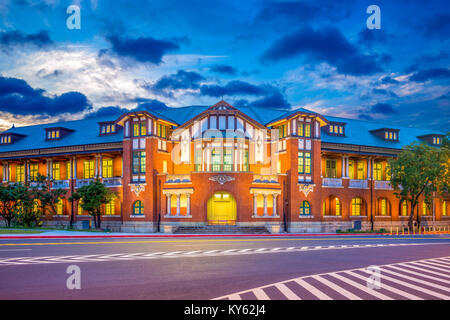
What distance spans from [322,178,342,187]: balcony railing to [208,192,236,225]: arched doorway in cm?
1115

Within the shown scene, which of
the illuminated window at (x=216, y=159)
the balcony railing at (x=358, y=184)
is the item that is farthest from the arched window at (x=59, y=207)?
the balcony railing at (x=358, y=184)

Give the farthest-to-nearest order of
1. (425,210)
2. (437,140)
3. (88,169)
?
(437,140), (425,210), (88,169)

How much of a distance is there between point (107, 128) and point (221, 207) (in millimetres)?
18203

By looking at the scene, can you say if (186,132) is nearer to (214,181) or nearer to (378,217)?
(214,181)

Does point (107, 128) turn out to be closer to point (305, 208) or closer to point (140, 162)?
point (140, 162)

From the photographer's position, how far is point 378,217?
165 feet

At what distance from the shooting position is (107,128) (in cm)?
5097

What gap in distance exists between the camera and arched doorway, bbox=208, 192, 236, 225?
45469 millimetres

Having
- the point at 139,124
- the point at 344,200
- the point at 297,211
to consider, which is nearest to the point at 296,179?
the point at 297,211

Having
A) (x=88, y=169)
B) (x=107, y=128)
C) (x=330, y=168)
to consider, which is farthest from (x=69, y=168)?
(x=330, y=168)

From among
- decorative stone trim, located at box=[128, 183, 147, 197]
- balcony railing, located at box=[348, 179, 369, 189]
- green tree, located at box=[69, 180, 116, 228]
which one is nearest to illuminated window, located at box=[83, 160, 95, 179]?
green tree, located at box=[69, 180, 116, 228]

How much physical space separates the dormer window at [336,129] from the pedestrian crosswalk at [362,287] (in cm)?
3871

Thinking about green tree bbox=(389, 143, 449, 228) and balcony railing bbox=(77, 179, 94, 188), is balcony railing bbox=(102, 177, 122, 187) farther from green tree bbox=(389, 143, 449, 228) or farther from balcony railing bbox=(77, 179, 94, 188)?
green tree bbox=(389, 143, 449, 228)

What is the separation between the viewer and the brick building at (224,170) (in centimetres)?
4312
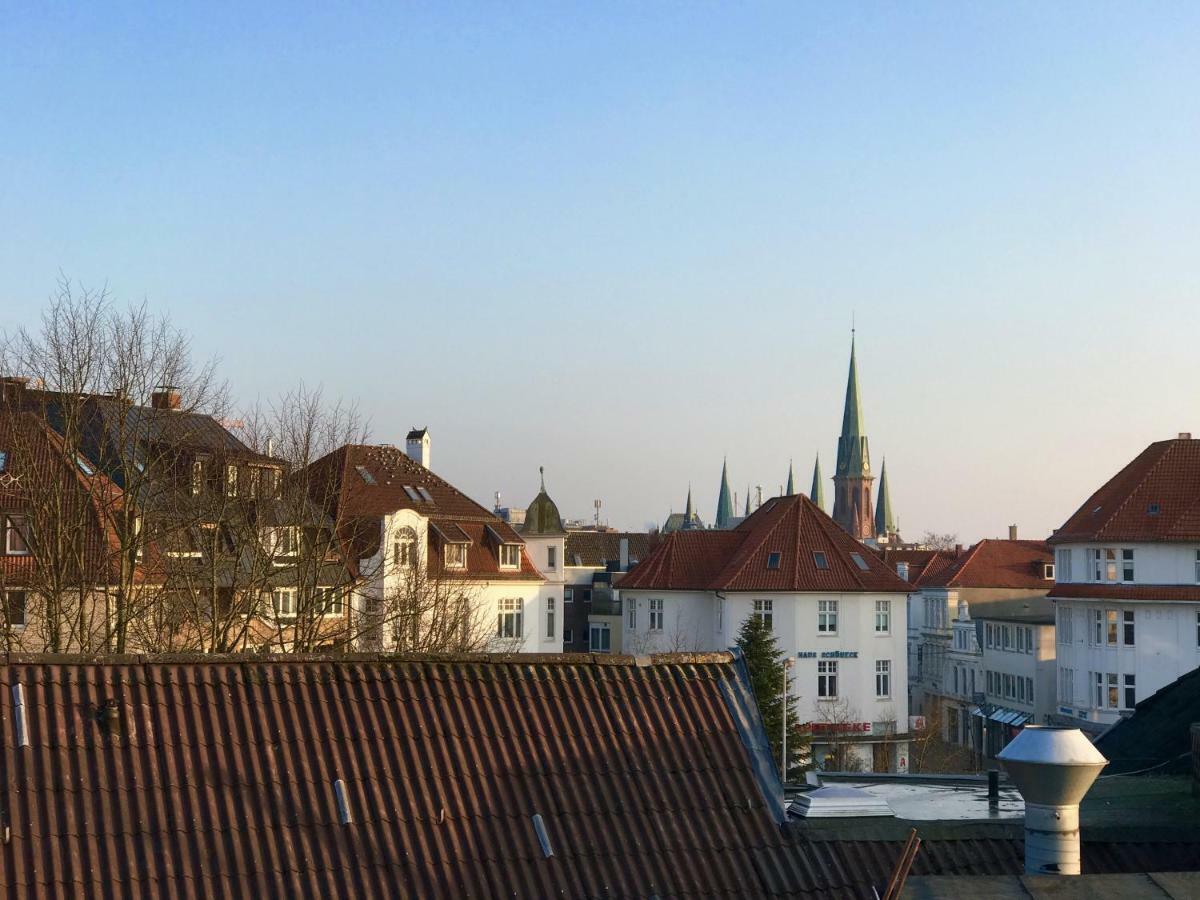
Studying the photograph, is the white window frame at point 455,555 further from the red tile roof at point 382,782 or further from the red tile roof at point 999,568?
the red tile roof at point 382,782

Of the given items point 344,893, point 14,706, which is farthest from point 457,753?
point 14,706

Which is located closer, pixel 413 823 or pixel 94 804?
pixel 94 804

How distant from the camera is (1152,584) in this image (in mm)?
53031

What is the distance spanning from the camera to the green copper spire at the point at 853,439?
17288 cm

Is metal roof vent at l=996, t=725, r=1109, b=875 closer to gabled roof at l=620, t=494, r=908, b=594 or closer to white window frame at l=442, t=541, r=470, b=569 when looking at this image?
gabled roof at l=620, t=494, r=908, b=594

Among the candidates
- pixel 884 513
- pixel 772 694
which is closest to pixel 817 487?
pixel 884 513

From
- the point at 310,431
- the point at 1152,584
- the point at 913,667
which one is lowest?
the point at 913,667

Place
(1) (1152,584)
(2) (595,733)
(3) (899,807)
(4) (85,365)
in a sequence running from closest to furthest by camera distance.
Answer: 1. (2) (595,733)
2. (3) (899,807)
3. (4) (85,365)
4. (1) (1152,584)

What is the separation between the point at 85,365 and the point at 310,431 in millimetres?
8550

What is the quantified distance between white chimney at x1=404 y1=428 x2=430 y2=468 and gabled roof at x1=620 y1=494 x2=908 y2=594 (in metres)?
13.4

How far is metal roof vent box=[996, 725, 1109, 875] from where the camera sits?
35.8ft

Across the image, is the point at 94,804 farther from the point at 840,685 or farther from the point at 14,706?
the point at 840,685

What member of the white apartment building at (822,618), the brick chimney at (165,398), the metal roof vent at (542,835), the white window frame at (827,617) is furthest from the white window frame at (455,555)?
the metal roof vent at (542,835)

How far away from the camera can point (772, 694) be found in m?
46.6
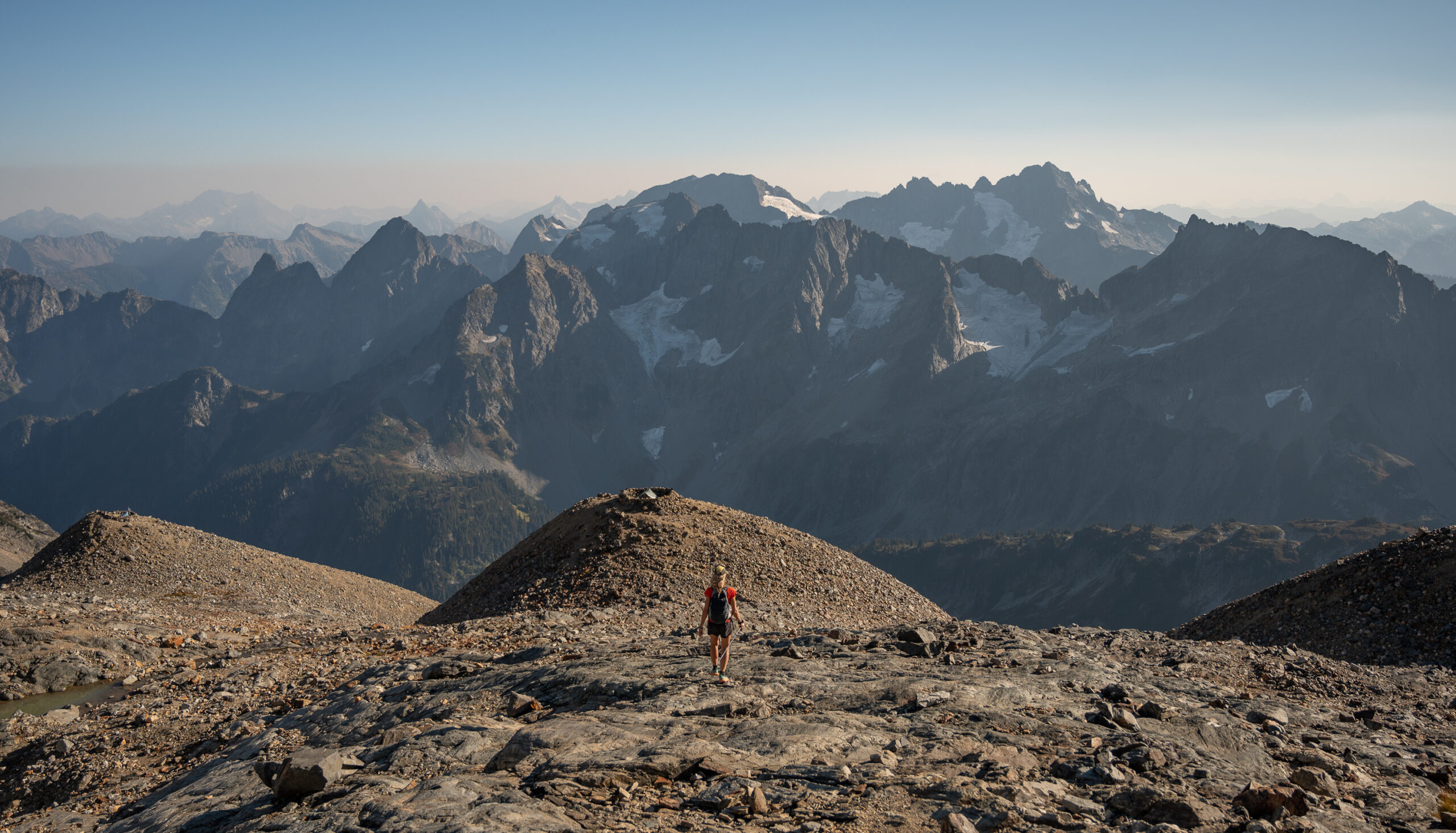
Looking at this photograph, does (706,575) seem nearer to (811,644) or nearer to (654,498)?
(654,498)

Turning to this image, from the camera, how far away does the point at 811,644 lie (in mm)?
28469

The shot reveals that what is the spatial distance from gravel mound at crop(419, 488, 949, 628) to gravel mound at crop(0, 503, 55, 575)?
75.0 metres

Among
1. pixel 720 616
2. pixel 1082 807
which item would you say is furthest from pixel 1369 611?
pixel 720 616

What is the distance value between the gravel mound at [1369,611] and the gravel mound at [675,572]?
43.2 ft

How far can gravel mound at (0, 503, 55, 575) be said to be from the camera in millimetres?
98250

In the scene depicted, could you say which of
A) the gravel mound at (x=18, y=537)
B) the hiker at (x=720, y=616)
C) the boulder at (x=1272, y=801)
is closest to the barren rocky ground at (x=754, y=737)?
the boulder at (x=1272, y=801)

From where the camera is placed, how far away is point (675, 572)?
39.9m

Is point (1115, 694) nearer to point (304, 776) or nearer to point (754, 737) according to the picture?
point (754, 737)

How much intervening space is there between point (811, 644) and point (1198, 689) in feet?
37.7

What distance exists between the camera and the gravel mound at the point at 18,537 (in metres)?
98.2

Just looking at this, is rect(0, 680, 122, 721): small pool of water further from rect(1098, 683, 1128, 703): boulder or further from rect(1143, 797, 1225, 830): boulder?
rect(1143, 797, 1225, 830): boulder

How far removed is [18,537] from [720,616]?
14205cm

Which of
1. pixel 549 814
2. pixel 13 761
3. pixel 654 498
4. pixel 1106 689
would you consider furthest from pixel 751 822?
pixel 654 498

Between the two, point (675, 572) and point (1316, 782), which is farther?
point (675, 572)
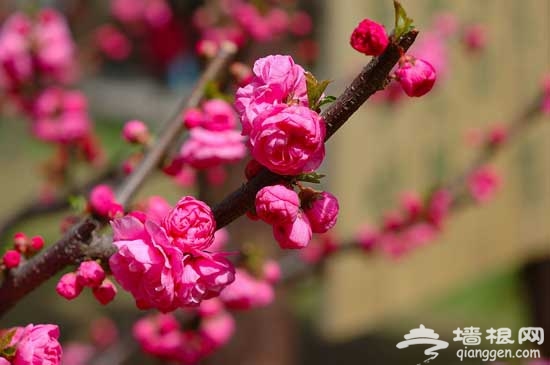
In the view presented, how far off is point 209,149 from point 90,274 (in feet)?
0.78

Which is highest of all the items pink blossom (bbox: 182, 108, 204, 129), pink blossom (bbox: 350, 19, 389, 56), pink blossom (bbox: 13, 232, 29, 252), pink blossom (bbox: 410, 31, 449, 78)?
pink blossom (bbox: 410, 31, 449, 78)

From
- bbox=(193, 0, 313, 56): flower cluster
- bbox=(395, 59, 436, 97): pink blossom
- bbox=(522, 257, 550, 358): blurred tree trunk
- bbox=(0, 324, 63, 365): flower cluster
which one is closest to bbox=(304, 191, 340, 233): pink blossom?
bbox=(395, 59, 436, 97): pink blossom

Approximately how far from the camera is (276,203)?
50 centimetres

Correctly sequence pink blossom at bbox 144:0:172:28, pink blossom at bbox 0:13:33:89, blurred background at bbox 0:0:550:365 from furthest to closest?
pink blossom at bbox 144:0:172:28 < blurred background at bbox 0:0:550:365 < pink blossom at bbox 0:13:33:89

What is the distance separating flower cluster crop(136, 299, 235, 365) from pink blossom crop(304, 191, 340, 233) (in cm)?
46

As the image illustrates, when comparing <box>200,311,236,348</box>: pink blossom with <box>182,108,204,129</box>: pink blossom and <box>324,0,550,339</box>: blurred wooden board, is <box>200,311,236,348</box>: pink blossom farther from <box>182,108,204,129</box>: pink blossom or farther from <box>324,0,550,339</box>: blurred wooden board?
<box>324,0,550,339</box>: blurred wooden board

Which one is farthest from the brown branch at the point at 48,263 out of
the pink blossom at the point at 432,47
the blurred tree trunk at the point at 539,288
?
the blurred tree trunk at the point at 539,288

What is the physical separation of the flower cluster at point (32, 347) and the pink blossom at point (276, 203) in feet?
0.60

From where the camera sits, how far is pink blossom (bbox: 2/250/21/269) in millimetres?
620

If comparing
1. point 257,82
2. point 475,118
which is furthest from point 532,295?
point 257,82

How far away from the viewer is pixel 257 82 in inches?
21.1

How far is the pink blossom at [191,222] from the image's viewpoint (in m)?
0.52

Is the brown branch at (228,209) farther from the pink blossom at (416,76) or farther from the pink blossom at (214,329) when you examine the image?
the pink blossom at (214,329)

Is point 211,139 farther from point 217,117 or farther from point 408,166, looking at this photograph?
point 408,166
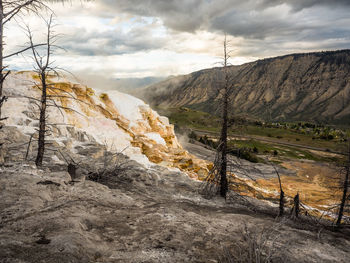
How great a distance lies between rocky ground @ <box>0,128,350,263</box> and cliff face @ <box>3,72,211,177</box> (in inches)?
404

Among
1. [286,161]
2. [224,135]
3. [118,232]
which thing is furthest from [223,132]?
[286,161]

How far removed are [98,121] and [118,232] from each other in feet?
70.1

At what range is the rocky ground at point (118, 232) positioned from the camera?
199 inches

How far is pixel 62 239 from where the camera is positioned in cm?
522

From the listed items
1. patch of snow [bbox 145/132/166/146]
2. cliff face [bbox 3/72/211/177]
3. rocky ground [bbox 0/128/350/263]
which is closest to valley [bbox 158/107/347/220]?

* _Work instructions_
Copy out the lines of the listing between the one holding "Among the candidates" and the one holding "4. (1) (1152,584)", inclusive.

* _Reply to the exercise_
Among the candidates
- pixel 884 513
- pixel 772 694
which is closest to pixel 817 487?
pixel 884 513

From
- the point at 310,431
- the point at 1152,584
- the point at 913,667
which one is lowest?
the point at 913,667

Place
(1) (1152,584)
(2) (595,733)
(3) (899,807)
(4) (85,365)
in a sequence running from closest to furthest by camera distance.
Answer: 1. (2) (595,733)
2. (3) (899,807)
3. (4) (85,365)
4. (1) (1152,584)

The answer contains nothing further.